Teks Sumber.
-.-.-

"... kisah kali ini ndak ada hubungannya dengan latar foto di atas..."

Pukul 10:33 petang, 31 Desember 2018,
Hujan.

Ini adalah malam penghujung tahun. Sejam lagi kalendar sudah harus berganti dari berangka 2018 menjadi 2019.

Lalu... di malam yang keren ini, di mana kah aku? Apa tengah berpesta di sebuah bar penuh alkohol dan musik DJ? Ah, tidak. Atau bermain meriam karbit bambu bersama anak-anak sekomplek? Fuck no. Atau berkonvoi sembari meniup terompet dan menerobos lampu merah? Tidak. Candle light dinner bersama keluarga? Tidak juga.

For the God's sake! Aku sedang berada di kantor!
Sembari bolak-balik ke Bank Daerah NTT yang jaraknya dekat sini.

Malam pergantan tahun ya, lama sudah kulupakan gegap gempitanya. Sejak 2014, masa aku mulai merasa berkewajiban mengawal masuknya pundi-pundi rupiah ke kas negara. Di detik-detik akhir tahun.

Padahal, kukira aku akan bersantai di pergantian tahun kali ini!
"...salah satu sunrise indah di 2018..."

Kulirik kalender di dinding, dan serta-merta sebuah kutukan meluncur,
"Damn... sudah detik akhir di 2018 kah?"
Makin ke sini, aku rasa teori relativitas makin terasa benar. Waktu itu relatif!

Ternyata, dengan makin bertambahnya angka di kue ulang tahun (if I still get any...) waktu terasa makin laju. Makin cepat berlalu! Jarak hangatnya sunrise di awal tahun, hingga berakhir di ufuk barat senja akhir tahun terasa makin sempit. Kilat saja! Apa engkau merasakan hal yang sama? Rasa bahwa tahun baru kok sudah cepat datang, kalau tak mau dibilang terlalu cepat?

2018. Tahun yang banyak cerita.
Namun, tak ada yang kuceritakan.
Tidak di blog ini.
Sayang sekali... postingan blog-ku di tahun ini nihil.

Apa pasal?
Aku bisa saja membuat sejuta alasan. Dua juta malah! Namun yah itu, cuma fuckin alasan. Aku yang malas menulis sekadar berlindung pada dalih sok keren.

Bisa saja aku berkilah, "Ugh, kesibukanku kan terlalu padat. Santai saja tak sempat, apalagi duduk di depan laptop dan menulis... beuh mana ada waktu?"

Namun dengan mudah alasan klasik itu dipatahkan. Oleh hatiku sendiri. "Jangan sok begitu, ah Wo! Dahlan Iskan aja masih selalu sempat menulis. Tiap hari pula! Kau mau mengaku lebih sibuk daripada pemilik koran skala nasional yang habis transplantasi hati, Wo? No shit!"

-.-.-

Tugas Latihan 1.
Perbarui bagian teks tentang malam tahun baru, mulai dari "For the God's" terus sampai "detik-detik akhir tahun.", dengan mengganti "kantor" menjadi "gudang".
Teks di atas dan catatan sesudahnya berasal dari sumber yang berbeda.

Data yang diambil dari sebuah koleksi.

-.-.-

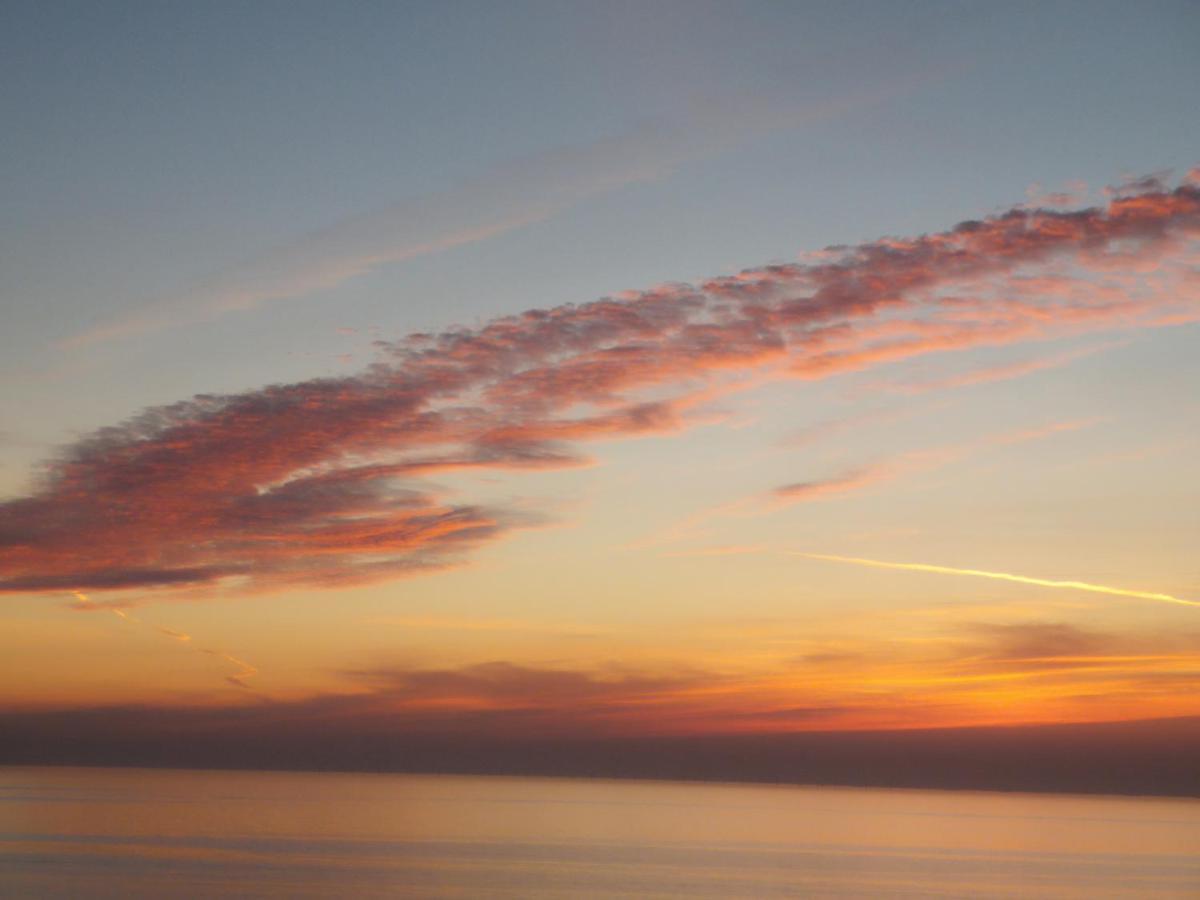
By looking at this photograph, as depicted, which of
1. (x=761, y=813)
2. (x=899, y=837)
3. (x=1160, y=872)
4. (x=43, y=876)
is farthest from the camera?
(x=761, y=813)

-.-.-

Tugas Latihan 2.
Tulis kembali semua baris catatan di atas persis sama, tetapi jangan sertakan gambarnya.

Jawaban 1.
For the God's sake! Aku sedang berada di gudang!
Sembari bolak-balik ke Bank Daerah NTT yang jaraknya dekat sini.

Malam pergantan tahun ya, lama sudah kulupakan gegap gempitanya. Sejak 2014, masa aku mulai merasa berkewajiban mengawal masuknya pundi-pundi rupiah ke kas negara. Di detik-detik akhir tahun.

Jawaban 2.
By looking at this photograph, as depicted, which of
1. (x=761, y=813)
2. (x=899, y=837)
3. (x=1160, y=872)
4. (x=43, y=876)
is farthest from the camera?
(x=761, y=813)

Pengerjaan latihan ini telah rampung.